京セラには,稲盛さんが考え出した経営十二ヶ条があって,その第一条に「事業の目的・意義を明確にする」というのがある.
当社の事業目的と意義は何だろうとこのところ,ずーっと考えている.目の前に顧客がいて売る商品があって,会社を成長させるためにひたすら売るということだけが事業目的であるはずはない.事業の目的とは,会社の「存在意義」というものである.
当社は何のために存在しているのだろう.たまたま全国の害虫駆除業者さんが当社の主な顧客で,彼らは害虫防除を通じて衛生環境の改善を行っている.白蟻駆除業なら,家の維持管理が仕事だ.
そうすると,当社は彼らに対するサポート業だから,彼らが仕事をしやすく,かつより社会的に尊敬され,事業としても伸びていくための後押しをするということが当社の役割か.
「害虫駆除業界をサポートし,社会的地位を向上させることで,衛生環境を改善し,住宅を長寿命化させる」ということが,当社の現在の存在意義,つまり事業目的ということになる.当社と取引をいただいて,「本当に良かった,事業が伸びた,そして社会貢献できた」と言ってもらえることが,一番の目的だ.そして,当然,そのことを通じて当社の事業を伸ばし,社員の物心両面の充実を図るということを実現しなければならない.

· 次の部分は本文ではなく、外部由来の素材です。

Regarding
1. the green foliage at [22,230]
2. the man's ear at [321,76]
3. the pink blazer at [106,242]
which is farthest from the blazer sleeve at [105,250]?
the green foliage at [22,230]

こういう基本的な立ち位置はとても重要だと思う.自分だけが儲けようと,事業目的も忘れてその時売れれば良いという態度では,長期的な成長は望めないと思う.やはり,しっかり原点に戻ることが必要だ.
これから数年,当社も転機に直面することがあると思う.そのときは原点に戻り,「事業目的」をしっかりと思い出したいと思う.